Çetin, ABD'den alınan patentin önemini vurgulayan,"Bu teknolojinin en büyük pazarı hem üretim hem kullanım açısından Amerika. O yüzden bu teknolojiyi Amerika'da koruma altına almak en önemli safhasıydı. Sadece teknoloji üretmek değil, o teknolojiyi belirli bir yerde hem üretip hem de pazarlayabilmek için o teknolojiyi korumanız lazım. Biz bu patent sayesinde en büyük pazara sahip bölgede teknolojimizi koruma altına almış olduk. Türk bilim insanı olarak çok mutluyum ve gururluyum" dedi.

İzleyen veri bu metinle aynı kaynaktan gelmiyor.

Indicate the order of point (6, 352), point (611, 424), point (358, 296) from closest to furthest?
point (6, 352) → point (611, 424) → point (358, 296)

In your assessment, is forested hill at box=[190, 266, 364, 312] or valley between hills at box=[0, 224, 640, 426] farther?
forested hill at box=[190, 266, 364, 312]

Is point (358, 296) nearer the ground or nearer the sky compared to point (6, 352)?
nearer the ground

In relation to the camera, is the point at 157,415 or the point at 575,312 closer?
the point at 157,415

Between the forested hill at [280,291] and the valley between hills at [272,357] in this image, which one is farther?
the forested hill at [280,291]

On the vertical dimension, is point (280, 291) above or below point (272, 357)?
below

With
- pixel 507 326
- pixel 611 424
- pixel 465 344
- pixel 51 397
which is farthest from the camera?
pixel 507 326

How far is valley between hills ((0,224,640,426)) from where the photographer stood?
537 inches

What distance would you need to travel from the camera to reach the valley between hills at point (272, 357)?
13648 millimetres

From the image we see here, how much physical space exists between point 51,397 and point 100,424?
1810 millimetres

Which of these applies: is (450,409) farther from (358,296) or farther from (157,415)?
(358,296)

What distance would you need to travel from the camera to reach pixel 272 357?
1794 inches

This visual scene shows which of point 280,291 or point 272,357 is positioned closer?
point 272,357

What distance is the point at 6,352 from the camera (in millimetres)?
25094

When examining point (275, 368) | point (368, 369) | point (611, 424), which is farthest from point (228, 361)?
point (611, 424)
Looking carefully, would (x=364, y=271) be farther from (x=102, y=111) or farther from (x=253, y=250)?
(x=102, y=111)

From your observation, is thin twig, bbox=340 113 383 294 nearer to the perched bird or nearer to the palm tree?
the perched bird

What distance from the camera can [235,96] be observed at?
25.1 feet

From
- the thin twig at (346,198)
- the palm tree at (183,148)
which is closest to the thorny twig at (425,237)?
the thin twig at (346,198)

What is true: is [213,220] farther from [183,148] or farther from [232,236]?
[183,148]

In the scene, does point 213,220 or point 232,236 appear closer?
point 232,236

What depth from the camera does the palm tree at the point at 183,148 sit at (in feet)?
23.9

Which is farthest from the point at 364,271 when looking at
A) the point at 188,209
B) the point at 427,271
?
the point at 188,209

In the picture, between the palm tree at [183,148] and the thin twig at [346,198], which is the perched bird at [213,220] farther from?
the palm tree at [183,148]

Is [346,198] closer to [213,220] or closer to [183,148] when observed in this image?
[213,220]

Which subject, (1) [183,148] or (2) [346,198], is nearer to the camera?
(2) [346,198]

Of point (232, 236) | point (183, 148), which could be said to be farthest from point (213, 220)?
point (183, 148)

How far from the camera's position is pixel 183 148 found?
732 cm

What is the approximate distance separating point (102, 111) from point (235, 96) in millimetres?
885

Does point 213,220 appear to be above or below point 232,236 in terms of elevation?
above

Doç. Dr. Serhat Tozburun, geliştirdikleri teknoloji sayesinde retinanın 3 boyutlu olarak görüntülendiğini ve cihazda bilgisayar, lazer ve optik sistemlerin entegre edildiğini belirtti.
Mevcut retina görüntüleme yöntemlerinde bazı sorunların olduğunu ifade eden Tozburun, "Özellikle yaşlı hastaların istemsiz hareketleri nedeniyle retina bölgesindeki görüntülerde bulanıklık oluşuyor. Bu durum, hekimler için zorlayıcı oluyor. Bulanık görüntüler, tekrar tekrar çekim yapılmasını gerektiriyor ve tanı koymada zorluk yaratıyor. Geliştirdiğimiz sistem, retina bölgesinden çok hızlı görüntü almayı sağlıyor. Böylece hastanın istemsiz hareketleri olmadan görüntü alma işlemi tamamlanmış olacak" diye konuştu.
Doç. Dr. Tozburun, Türkiye'nin önemli teknoloji yatırımları yaptığını vurgulayarak, "Yurt dışında edindiğimiz bilgi birikimini Türkiye'ye aktarabilmek ve bu birikim üzerinden yeni bir teknoloji geliştirebilmek beni mutlu ediyor. Kariyerim açısından da tatmin edici bir durum. Somut olarak bunun bir değer biçilebilmesi, genç bilim insanları için güzel bir örnek teşkil ediyor" dedi.
DEÜ Rektörü ve İBG Direktörü Prof. Dr. Bayram Yılmaz ise merkezin Türkiye'nin sağlık biyoteknoloji alanındaki en ileri araştırma merkezi olduğunu belirtti.
İBG'nin önemli sağlık yatırımlarına imza attığını vurgulayan Yılmaz, "Çok büyük bir gurur yaşıyoruz. Patentler, İBG'nin ABD'den aldığı ilk patent olma özelliğini taşıyor. Bu, hem kurum için hem de ülkemizde sağlık biyoteknolojisi alanında yerli ve milli projelerin geliştirilmesi açısından çok önemli." şeklinde konuştu.